===== DATA RECORDS =====

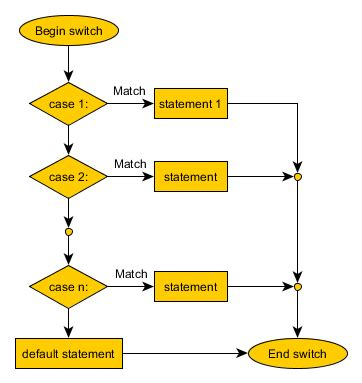 flowchart of switch in c c switch statement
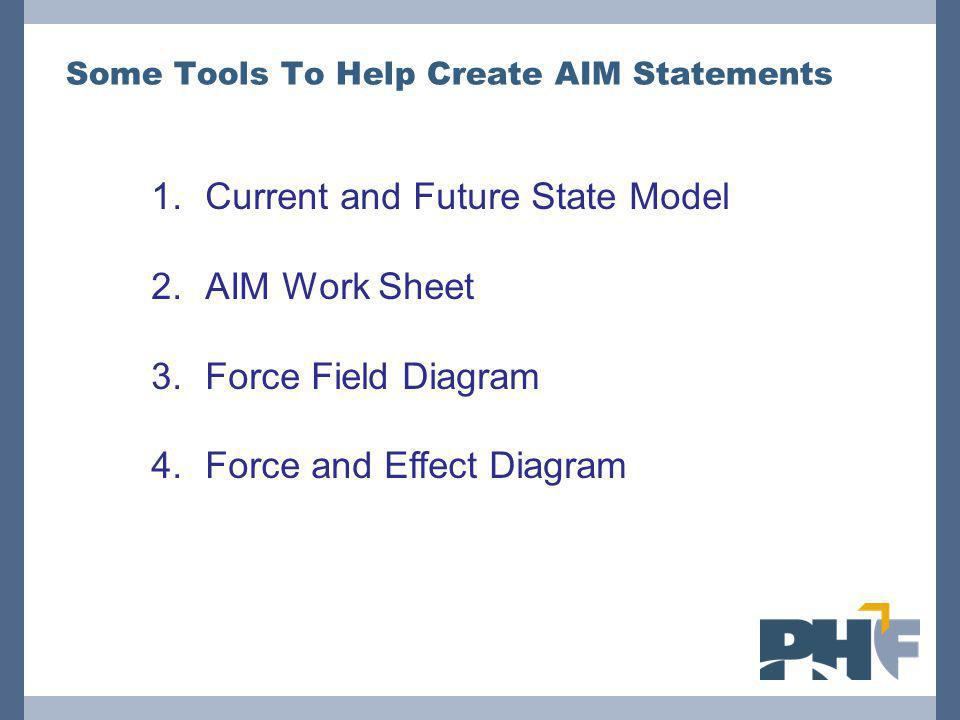 Some Tools To Help Create AIM Statements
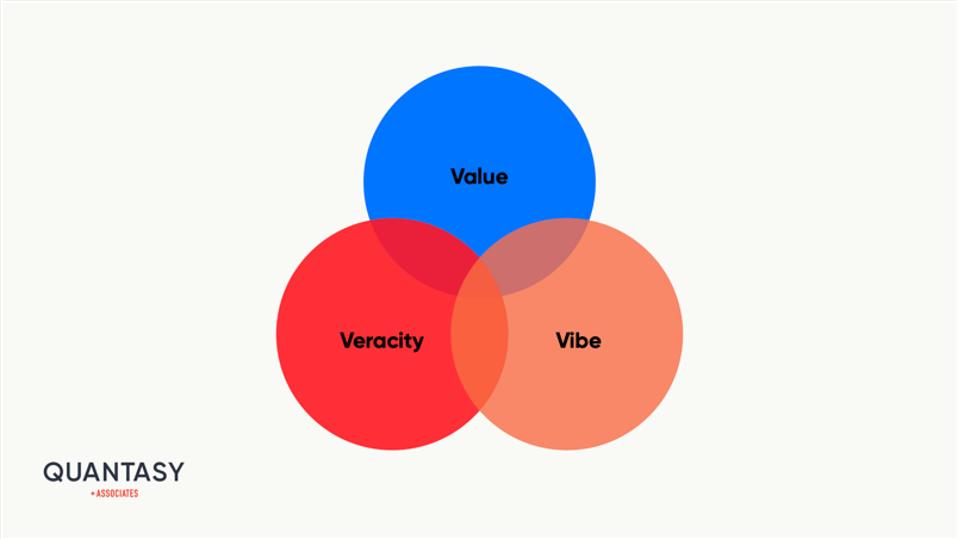 Value+Veracity+Vibe
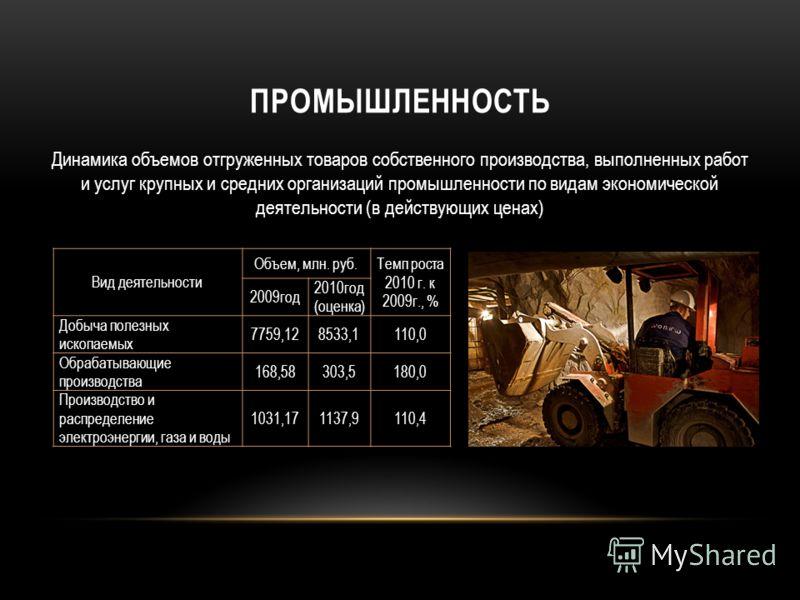 ПРОМЫШЛЕННОСТЬ Вид деятельности Объем, млн. руб. Темп роста 2010 г. к 2009г., % 2009год 2010год (оценка) Добыча полезных ископаемых 7759,128533,1110,0 Обрабатывающие производства 168,58303,5180,0 Производство и распределение электроэнергии, газа и во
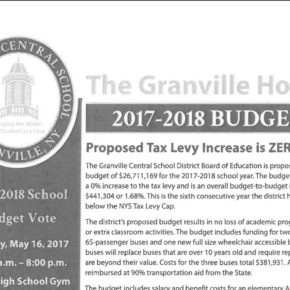 granville budget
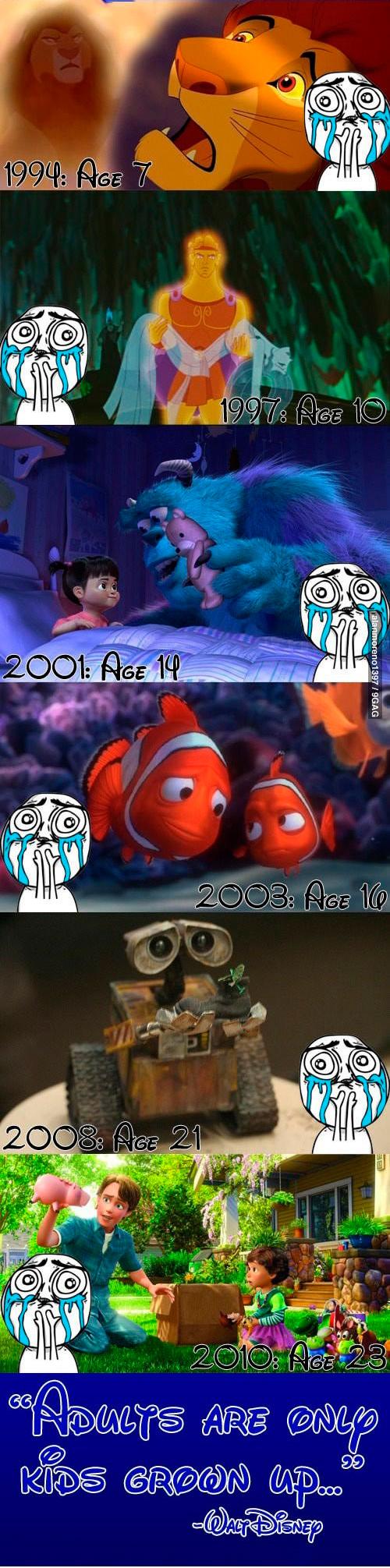 如果你今年剛好25歲...2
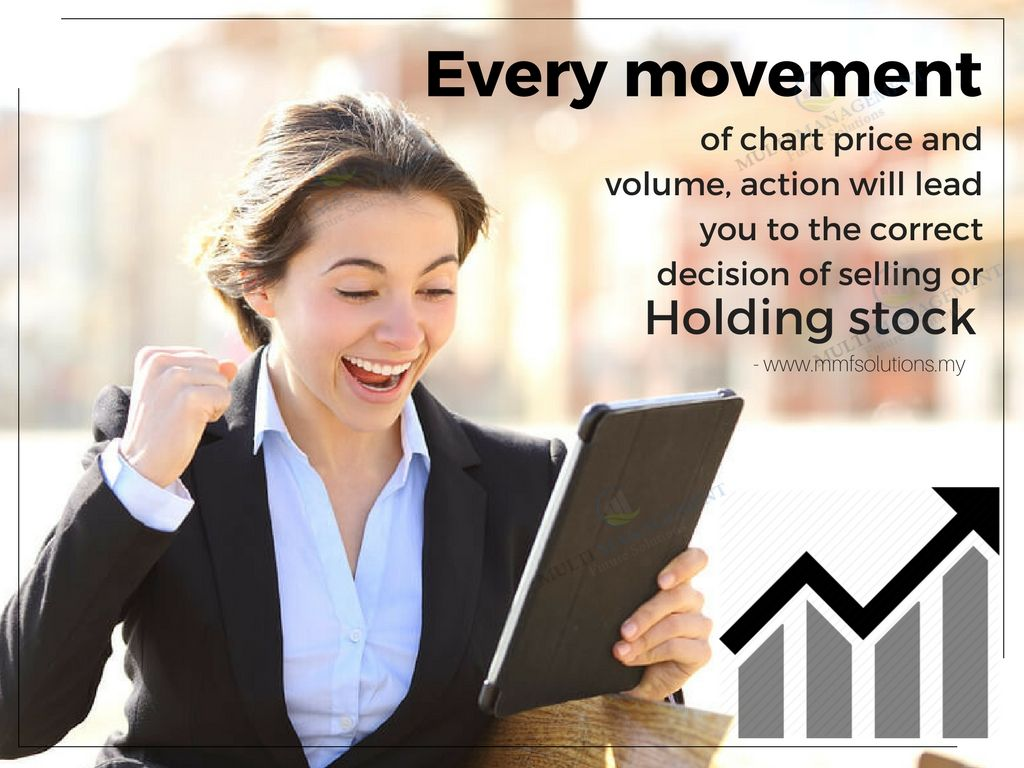 Every movement of chart price and volume action will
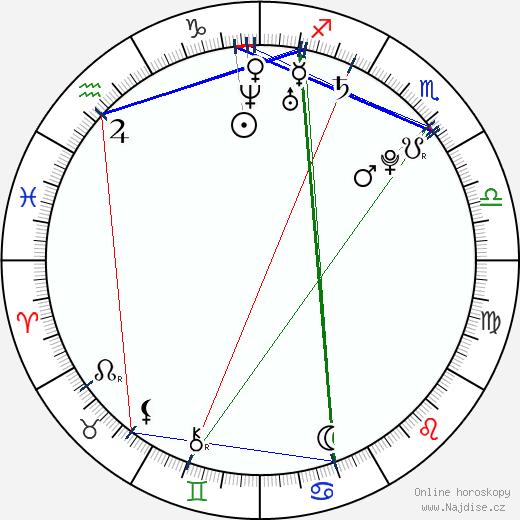 Ondřej Pšenička wikipedie wiki 2018, 2019 horoskop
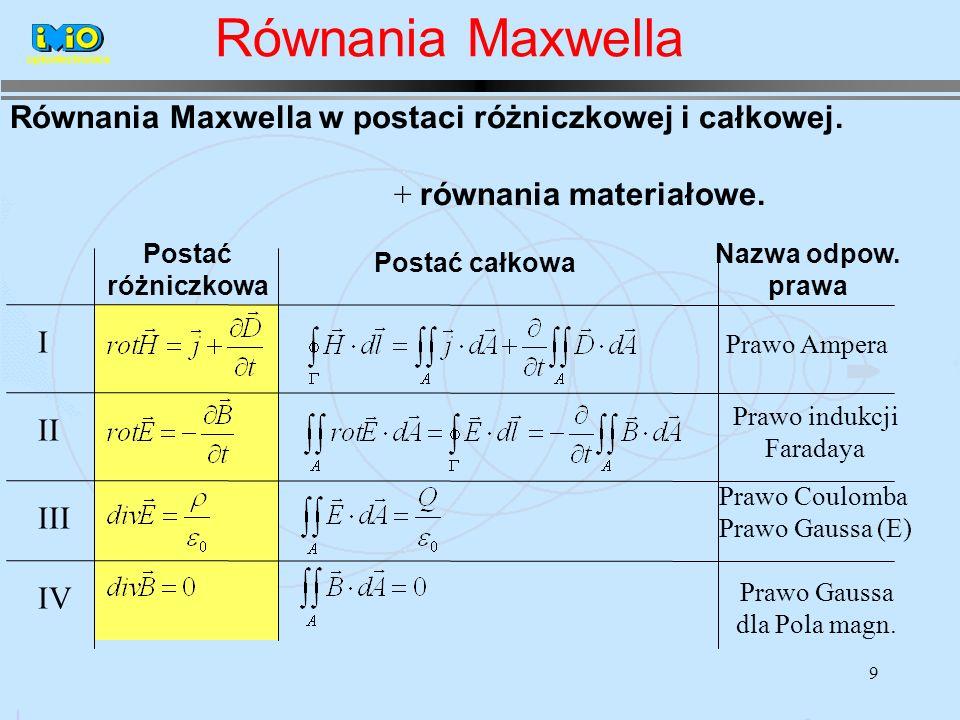 9 Równania Maxwella Równania Maxwella w postaci różniczkowej i całkowej.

=====

--- TASK DESCRIPTION ---
Repeat, without pictures, exactly the lines of the data above from the one containing "Some Tools To Help Create AIM Statements" through the one containing "如果你今年剛好25歲...2", including both and adding nothing.

--- RESULT ---
 Some Tools To Help Create AIM Statements
 Value+Veracity+Vibe
 ПРОМЫШЛЕННОСТЬ Вид деятельности Объем, млн. руб. Темп роста 2010 г. к 2009г., % 2009год 2010год (оценка) Добыча полезных ископаемых 7759,128533,1110,0 Обрабатывающие производства 168,58303,5180,0 Производство и распределение электроэнергии, газа и во
 granville budget
 如果你今年剛好25歲...2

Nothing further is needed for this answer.